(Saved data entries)
BEGIN

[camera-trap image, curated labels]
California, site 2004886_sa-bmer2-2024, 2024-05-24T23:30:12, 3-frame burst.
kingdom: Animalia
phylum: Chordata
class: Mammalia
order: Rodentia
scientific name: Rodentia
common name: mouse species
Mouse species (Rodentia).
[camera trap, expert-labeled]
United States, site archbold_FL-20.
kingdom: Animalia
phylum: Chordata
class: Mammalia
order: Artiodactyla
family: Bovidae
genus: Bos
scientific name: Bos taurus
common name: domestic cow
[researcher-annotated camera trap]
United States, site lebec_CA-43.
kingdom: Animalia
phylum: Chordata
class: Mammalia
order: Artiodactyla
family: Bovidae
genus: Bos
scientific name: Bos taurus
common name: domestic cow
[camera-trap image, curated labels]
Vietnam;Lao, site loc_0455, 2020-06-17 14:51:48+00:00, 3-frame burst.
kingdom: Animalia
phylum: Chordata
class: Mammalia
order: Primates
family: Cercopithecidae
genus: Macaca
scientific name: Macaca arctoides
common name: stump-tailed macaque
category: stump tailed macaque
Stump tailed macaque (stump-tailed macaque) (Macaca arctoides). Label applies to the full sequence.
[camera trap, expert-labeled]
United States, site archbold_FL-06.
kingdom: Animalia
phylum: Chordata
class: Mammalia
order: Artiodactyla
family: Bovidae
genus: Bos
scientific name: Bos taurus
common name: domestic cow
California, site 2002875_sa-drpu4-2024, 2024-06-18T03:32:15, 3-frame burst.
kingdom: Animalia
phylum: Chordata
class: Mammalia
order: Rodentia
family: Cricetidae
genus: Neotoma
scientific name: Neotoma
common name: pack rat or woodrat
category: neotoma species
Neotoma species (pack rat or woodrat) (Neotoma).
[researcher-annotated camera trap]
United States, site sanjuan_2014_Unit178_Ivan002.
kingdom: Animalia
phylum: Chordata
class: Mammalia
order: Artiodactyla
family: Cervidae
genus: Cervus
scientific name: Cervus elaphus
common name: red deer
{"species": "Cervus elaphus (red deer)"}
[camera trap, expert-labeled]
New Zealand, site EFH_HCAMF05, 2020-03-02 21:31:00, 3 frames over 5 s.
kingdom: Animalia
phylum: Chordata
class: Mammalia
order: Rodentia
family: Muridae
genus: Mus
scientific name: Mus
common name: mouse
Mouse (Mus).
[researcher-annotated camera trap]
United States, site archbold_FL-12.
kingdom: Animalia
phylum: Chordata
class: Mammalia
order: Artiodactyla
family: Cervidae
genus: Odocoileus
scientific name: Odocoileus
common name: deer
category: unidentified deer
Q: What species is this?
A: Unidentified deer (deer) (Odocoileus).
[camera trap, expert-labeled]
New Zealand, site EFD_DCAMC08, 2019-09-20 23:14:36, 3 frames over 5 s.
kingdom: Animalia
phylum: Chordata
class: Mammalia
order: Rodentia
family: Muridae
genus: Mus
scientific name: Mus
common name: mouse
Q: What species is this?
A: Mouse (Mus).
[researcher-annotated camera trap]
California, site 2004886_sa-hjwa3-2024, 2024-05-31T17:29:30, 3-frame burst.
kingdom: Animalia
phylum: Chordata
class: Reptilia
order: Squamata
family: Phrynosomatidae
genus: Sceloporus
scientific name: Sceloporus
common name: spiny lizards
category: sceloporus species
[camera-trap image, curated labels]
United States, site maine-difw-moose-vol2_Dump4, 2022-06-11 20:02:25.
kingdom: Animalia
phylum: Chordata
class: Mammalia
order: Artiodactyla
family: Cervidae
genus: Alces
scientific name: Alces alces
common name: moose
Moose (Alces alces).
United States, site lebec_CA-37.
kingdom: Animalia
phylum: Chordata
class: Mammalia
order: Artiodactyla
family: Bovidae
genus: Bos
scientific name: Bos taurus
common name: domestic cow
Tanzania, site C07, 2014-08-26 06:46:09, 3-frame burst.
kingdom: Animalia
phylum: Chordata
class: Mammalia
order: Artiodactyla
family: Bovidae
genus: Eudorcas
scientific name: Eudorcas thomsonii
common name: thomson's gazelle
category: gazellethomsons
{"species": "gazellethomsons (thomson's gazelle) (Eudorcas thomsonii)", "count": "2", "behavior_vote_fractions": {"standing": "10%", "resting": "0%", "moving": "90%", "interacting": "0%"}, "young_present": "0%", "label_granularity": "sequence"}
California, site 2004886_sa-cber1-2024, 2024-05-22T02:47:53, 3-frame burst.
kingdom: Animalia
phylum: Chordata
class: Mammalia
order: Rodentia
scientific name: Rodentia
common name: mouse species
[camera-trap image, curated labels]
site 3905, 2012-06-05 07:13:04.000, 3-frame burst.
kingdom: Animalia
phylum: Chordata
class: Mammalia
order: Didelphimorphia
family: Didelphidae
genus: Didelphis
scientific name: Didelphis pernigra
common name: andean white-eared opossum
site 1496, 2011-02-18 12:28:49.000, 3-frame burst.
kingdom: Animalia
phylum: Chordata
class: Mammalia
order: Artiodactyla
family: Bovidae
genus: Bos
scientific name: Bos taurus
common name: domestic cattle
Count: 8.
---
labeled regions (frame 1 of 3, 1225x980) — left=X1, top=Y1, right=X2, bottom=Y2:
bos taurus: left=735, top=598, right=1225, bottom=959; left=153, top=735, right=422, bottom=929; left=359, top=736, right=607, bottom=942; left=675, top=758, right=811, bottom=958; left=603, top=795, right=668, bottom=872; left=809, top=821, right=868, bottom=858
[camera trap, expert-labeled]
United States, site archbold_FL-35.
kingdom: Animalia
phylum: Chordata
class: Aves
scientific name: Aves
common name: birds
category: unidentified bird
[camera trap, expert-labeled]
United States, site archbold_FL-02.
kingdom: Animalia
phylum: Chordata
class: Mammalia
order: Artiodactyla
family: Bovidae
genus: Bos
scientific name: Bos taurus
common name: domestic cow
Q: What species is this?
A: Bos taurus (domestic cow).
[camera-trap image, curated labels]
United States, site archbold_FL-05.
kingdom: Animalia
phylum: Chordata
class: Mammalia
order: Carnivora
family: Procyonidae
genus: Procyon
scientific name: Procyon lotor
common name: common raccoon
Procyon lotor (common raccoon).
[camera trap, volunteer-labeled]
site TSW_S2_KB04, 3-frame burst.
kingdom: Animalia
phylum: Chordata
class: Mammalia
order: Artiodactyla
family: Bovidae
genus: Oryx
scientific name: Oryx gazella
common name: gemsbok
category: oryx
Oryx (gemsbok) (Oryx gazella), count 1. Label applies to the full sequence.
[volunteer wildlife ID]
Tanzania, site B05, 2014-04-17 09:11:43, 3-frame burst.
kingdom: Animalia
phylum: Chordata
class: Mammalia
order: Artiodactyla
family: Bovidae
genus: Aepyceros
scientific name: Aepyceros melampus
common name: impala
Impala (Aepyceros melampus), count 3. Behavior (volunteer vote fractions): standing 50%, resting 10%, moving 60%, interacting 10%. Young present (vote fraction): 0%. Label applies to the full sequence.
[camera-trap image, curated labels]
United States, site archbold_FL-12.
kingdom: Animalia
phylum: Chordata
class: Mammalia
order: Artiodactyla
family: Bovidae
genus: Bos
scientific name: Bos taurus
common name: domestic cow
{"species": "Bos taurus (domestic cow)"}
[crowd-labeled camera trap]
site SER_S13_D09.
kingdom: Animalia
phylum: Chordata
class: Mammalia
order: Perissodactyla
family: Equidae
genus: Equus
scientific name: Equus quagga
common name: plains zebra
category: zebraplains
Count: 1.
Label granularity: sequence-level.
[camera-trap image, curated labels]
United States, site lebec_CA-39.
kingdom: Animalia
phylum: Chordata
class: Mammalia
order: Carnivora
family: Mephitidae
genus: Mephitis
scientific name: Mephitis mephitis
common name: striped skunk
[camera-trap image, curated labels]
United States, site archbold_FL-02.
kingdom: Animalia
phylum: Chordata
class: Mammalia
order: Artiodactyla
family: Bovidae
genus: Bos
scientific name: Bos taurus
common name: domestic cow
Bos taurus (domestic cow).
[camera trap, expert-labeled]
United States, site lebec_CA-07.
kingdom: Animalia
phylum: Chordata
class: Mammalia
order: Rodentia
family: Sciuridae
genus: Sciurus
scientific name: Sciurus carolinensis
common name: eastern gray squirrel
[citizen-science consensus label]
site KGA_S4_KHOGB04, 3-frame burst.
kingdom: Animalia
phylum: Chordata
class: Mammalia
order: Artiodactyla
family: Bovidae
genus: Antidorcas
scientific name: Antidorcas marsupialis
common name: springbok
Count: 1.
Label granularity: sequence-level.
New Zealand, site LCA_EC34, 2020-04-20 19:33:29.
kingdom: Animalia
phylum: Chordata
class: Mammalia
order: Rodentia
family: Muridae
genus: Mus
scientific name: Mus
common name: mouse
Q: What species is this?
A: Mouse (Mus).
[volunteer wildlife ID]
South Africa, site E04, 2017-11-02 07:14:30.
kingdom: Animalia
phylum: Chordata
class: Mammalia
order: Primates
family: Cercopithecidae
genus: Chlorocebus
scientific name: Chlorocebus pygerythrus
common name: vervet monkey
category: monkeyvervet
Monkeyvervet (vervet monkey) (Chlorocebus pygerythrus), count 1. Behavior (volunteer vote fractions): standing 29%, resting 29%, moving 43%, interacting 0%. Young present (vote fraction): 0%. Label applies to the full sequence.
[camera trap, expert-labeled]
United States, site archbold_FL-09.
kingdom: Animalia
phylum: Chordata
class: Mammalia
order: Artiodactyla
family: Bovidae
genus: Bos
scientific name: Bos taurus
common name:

END

* REQUIRED ACTION
Of the entries above, transcribe exactly those lines that fall between the line containing "class: Reptilia" and the line containing "category: gazellethomsons", together with those two lines.

* REPLY
class: Reptilia
order: Squamata
family: Phrynosomatidae
genus: Sceloporus
scientific name: Sceloporus
common name: spiny lizards
category: sceloporus species
[camera-trap image, curated labels]
United States, site maine-difw-moose-vol2_Dump4, 2022-06-11 20:02:25.
kingdom: Animalia
phylum: Chordata
class: Mammalia
order: Artiodactyla
family: Cervidae
genus: Alces
scientific name: Alces alces
common name: moose
Moose (Alces alces).
United States, site lebec_CA-37.
kingdom: Animalia
phylum: Chordata
class: Mammalia
order: Artiodactyla
family: Bovidae
genus: Bos
scientific name: Bos taurus
common name: domestic cow
Tanzania, site C07, 2014-08-26 06:46:09, 3-frame burst.
kingdom: Animalia
phylum: Chordata
class: Mammalia
order: Artiodactyla
family: Bovidae
genus: Eudorcas
scientific name: Eudorcas thomsonii
common name: thomson's gazelle
category: gazellethomsons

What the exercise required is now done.